On s’attend à un match difficile contre une équipe qui joue aussi un match capital pour continuer à espérer. Je sais que dans cette poule, depuis qu’on a démarré, tous les matchs sont difficiles. C’est l’équipe qui sera la plus régulière, la plus forte psychologiquement, mentalement et la mieux armée pour répondre présent dans les derniers instants qui se qualifiera au Mondial. C’est à nous d’être prêts.
Est-ce que vous envisagez un autre résultat que la victoire face au Gabon ?
Je n’envisage jamais d’autres résultats que la victoire face au Gabon. Après, c’est le football qui décide. Quand on rentre sur n’importe quel terrain, c’est pour gagner. Parfois, on est sanctionné, comme ce fut le cas à Bamako. On va rentrer sur ce terrain pour gagner ce match et il faut absolument qu’on y parvienne.
Toutes les listes sont difficiles à faire, mais celle-ci, qui concerne un match capital où la victoire est obligatoire, est-ce qu'elle a été plus dure à établir ?
Non, c’est pareil. Quand on est sélectionneur depuis dix ans, on a un petit peu d’expérience et d’habitude. Les listes, ce n’est pas quelque chose de difficile à faire. Je suis ma ligne de conduite avec un groupe qui a une ossature. Après, on y ajoute quelques éléments qui parfois viennent une fois ou deux ou pour toujours. C'est aussi le joueur qui décide par rapport à son état d’esprit et à ses performances.
À part le carton plein face au Mali lors de la troisième journée à Rabat, l’attaque marocaine est restée muette lors des trois autres matchs. Est-ce que c’est un problème qui vous inquiète avant ce Gabon-Maroc ?
Non. Je sens des signaux positifs. On est capable aujourd’hui plus qu’il y a six mois d’être meilleur offensivement, grâce à l’apport de Hakim Ziyach et de notre organisation qui a changé un petit peu, grâce aussi aux individualités qu’on a aujourd’hui et qu’on n'avait pas forcément en Coupe d’Afrique. Je pense qu’on a un pouvoir offensif qui est plus important qu’il y a quelques mois.
Donc vous êtes serein ?
Je le suis toujours. J’ai la chance d’être le sélectionneur de l’équipe nationale du Maroc. J’ai la chance d’être encore en course pour la qualification. On va jouer le match contre le Gabon dans une ambiance exceptionnelle. À nous de la rendre encore meilleure que celle de la dernière fois à Rabat face au Mali (6-0). Après, on se penchera sur le reste, si on le mérite.

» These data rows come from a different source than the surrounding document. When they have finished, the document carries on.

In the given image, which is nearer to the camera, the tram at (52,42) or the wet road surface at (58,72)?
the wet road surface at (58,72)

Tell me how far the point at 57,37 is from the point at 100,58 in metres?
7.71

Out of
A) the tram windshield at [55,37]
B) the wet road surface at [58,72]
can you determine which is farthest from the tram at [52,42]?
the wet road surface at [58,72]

Vous avez convoqué Mohamed Nahiri du WAC qui est en manque de compétition. Est-ce que vous avez privilégié son vécu international, puisqu’il a déjà été convoqué par le passé, ou existe-t-il d’autres raisons que vous seuls connaissez ?
S’il est là, c’est parce que Hamza Mendyl est absent. Ce qui fait qu’à gauche, j’ai toujours des difficultés de trouver les profils auxquels j’aspire. Mohamed, ce que j’aime chez lui, c’est sa capacité à faire beaucoup d’effort et il a le pouvoir d’aller très vite. C’est un joueur capable de jouer dans tous les postes défensifs. Pour moi, c’est un atout supplémentaire. Il a la malchance de ne pas être qualifié en Ligue des champions avec son équipe, mais il a joué d’autres matchs de championnat. C’est un garçon qui, athlétiquement, est très fort. Il a aussi des progrès à faire techniquement. C’est un joueur qui répondra présent si je fais appel à lui.
Vous avez parlé de difficultés à gauche. Avez-vous songé à rappeler Achraf Lazaar ?
Il faudra lui poser la question.
C’est vous le coach, c’est à vous de la lui poser ?
Il faut lui poser la question s’il veut revenir en sélection, puisqu’il n’a pas voulu venir à la Coupe d’Afrique des nations 2017.